— To do —
Tally how many lines in the material below contain the string "Given", matching case exactly. Reply with only that number.

— Data provided —
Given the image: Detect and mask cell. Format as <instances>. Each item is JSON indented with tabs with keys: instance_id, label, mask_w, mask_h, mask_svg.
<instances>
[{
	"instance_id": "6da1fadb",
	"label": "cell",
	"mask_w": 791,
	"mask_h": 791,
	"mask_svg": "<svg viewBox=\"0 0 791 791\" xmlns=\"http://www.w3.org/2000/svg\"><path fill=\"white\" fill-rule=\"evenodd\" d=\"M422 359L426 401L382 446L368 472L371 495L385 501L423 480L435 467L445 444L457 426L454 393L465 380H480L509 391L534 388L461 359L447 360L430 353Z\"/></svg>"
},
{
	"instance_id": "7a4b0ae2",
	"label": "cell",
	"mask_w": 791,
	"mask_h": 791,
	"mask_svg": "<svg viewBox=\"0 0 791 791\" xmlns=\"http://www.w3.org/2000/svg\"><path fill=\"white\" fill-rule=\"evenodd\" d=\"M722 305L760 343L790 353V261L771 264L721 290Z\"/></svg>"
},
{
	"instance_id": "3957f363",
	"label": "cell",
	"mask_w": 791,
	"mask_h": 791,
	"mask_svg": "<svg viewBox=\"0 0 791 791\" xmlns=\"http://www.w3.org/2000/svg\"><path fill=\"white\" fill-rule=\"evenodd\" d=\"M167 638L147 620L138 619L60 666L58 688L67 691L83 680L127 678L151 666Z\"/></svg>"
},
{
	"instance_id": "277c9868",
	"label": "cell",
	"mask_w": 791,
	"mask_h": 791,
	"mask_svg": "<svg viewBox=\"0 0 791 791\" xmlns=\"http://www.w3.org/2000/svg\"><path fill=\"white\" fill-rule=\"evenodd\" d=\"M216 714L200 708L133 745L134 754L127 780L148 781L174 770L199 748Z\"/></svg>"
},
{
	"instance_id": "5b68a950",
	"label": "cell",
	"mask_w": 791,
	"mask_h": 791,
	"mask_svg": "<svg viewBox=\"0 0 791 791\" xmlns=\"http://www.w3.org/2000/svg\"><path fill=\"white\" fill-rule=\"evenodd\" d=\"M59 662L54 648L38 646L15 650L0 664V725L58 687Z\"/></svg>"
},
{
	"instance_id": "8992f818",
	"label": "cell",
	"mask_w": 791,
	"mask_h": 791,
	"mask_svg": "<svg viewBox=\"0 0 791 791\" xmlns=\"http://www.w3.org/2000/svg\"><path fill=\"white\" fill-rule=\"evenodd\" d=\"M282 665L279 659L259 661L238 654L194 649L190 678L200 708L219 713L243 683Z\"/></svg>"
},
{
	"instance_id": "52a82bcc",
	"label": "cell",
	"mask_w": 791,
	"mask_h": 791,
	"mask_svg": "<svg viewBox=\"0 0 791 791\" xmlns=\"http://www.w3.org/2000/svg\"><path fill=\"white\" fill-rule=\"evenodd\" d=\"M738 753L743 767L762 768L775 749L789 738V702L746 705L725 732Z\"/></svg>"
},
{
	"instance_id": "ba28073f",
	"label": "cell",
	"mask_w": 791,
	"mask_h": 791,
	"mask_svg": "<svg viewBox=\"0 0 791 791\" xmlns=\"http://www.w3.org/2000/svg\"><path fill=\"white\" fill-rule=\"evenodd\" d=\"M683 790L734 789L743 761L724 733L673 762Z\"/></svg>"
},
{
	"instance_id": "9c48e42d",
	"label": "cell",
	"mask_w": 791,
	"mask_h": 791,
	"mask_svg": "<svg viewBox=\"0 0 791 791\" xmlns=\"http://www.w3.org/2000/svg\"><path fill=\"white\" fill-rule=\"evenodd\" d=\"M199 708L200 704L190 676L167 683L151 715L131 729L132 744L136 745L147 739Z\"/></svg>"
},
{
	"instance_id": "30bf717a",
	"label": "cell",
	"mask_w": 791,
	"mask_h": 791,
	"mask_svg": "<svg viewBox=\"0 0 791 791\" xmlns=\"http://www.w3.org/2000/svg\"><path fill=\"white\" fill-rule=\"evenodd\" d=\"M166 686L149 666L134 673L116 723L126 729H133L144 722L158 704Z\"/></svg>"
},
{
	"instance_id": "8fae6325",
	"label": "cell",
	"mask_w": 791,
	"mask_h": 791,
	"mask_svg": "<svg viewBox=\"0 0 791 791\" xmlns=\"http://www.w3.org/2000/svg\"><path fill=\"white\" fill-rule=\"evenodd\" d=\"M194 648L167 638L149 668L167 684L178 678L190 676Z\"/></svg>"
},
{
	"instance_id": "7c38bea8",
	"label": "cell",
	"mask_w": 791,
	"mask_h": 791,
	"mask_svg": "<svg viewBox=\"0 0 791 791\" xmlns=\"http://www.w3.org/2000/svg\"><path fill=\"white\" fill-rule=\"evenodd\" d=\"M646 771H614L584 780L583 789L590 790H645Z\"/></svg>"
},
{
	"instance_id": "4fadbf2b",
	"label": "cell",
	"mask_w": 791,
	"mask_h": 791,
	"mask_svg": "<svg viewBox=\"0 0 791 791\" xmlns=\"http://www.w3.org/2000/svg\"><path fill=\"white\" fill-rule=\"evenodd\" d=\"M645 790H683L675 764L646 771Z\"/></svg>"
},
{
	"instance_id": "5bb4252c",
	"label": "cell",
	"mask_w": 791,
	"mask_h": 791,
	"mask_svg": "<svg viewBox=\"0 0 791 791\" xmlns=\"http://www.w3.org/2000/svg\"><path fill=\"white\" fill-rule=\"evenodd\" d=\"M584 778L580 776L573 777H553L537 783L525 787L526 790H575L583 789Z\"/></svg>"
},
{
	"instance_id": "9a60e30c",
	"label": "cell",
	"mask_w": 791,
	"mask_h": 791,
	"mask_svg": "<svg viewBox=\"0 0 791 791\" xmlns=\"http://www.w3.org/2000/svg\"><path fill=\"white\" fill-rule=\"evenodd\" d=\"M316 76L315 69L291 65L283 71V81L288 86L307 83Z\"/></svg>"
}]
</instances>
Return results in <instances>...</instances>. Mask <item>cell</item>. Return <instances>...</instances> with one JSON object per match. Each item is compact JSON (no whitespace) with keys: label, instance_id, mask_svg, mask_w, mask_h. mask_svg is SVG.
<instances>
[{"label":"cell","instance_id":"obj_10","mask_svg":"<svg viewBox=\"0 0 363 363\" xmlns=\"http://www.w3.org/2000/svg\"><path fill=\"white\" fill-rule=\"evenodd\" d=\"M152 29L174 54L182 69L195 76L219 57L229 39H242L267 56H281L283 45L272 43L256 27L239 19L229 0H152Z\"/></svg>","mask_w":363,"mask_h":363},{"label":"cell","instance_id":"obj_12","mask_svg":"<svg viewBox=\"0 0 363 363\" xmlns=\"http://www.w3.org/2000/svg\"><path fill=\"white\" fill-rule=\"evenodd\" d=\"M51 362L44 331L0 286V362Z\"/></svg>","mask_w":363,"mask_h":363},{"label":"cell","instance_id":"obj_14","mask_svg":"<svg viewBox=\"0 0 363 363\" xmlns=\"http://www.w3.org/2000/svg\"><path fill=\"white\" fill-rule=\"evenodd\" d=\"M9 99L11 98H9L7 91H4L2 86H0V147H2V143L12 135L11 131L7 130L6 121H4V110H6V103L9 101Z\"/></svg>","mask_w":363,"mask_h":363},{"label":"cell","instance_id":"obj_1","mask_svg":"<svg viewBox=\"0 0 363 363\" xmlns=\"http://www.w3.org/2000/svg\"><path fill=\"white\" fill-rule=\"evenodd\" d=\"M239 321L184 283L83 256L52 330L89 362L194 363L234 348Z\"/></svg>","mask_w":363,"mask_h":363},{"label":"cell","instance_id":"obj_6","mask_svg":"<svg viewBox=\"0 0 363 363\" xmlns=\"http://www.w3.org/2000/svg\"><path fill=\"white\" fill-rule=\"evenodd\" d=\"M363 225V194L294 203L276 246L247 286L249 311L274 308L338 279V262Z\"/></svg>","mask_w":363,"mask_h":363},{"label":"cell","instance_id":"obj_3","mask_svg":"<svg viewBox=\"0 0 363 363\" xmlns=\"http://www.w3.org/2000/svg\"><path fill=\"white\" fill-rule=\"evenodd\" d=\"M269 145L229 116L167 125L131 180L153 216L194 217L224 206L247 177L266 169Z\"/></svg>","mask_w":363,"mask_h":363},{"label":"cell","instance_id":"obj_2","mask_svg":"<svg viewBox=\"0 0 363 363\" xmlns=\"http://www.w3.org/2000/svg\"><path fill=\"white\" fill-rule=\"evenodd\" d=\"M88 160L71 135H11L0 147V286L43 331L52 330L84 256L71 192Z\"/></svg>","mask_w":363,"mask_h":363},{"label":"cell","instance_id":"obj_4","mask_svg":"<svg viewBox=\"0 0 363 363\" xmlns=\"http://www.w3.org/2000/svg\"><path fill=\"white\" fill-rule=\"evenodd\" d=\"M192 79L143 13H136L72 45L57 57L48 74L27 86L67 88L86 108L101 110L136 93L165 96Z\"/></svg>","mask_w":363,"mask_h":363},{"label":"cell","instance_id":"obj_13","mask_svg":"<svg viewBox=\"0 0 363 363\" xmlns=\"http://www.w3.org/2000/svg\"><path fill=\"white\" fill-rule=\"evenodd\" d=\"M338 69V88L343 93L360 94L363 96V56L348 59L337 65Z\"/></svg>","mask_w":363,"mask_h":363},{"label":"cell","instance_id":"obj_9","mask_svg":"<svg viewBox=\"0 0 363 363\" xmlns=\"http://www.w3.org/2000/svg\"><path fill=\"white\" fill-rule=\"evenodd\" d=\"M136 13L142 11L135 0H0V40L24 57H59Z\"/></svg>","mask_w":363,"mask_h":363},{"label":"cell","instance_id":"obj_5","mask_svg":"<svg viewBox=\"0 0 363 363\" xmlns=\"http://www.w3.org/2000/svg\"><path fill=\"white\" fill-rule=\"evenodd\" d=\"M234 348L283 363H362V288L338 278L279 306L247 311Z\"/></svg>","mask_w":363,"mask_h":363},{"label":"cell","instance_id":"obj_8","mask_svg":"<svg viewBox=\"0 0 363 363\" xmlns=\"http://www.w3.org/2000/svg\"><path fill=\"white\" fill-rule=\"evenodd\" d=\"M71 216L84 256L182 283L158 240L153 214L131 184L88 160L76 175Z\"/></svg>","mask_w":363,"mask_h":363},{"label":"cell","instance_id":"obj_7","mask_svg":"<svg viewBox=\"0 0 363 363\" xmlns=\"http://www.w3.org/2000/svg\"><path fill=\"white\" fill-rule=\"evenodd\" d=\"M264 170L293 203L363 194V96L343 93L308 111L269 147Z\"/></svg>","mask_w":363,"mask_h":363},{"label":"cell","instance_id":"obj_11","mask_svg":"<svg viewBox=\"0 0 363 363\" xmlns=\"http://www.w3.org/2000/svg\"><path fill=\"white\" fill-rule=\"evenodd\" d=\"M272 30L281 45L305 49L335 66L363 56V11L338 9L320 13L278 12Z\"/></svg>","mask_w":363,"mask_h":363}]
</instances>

— Output below —
1